Si può perdere, in democrazia ci sta. Fa parte delle regole del gioco. Le sconfitte sono preziose, a volte più delle vittorie, perché obbligano, o almeno dovrebbero farlo, a riflettere, a riavvolgere il nastro all’indietro per rivedere una ad una le scelte che si sono fatte, non nei trenta giorni di campagna elettorale, ma nei mesi e negli anni.
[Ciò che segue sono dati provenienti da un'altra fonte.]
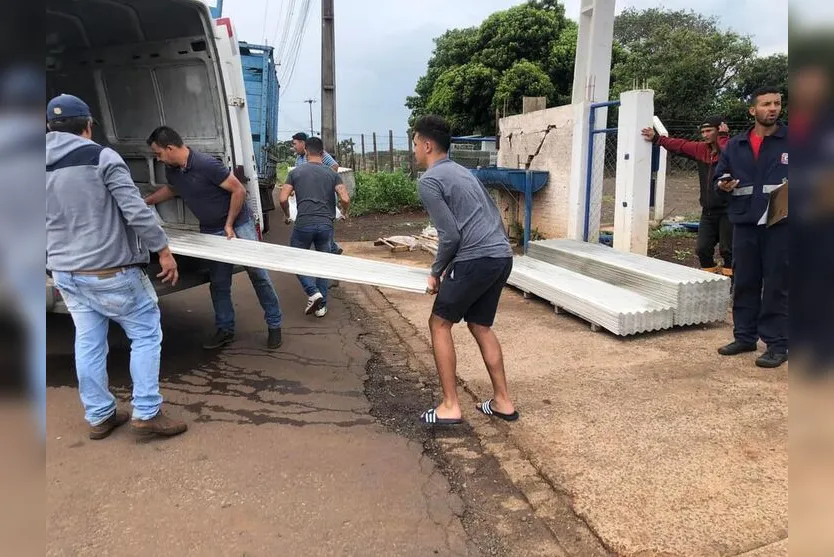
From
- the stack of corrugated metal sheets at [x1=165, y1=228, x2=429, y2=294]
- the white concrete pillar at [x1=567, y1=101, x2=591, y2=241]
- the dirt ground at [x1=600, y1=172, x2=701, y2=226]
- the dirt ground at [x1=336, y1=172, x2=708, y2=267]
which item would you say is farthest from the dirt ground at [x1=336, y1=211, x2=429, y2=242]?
the stack of corrugated metal sheets at [x1=165, y1=228, x2=429, y2=294]

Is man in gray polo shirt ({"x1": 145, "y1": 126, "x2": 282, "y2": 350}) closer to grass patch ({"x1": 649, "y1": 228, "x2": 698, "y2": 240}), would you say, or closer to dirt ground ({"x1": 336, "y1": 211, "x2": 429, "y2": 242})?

Questo vale per le sconfitte normali. Quella che ha subito il Pd non è però una sconfitta normale. È un disastro epocale. Il Pd ha cancellato un patrimonio di consenso che reggeva dalla nascita della Repubblica. Hanno perso in maniera indecorosa anche nelle ultime “regioni rosse”, in Toscana e in Emilia Romagna, con distacchi spesso umilianti. Consegnando ai neofascisti le Regioni che hanno pagato uno dei tributi di sangue più alti nella lotta di Liberazione, regioni che sulle loro mappe portano incisi i nomi (ne cito solo due) di Sant’Anna di Stazzema e di Marzabotto. Per questo si può usare una sola parola: vergogna.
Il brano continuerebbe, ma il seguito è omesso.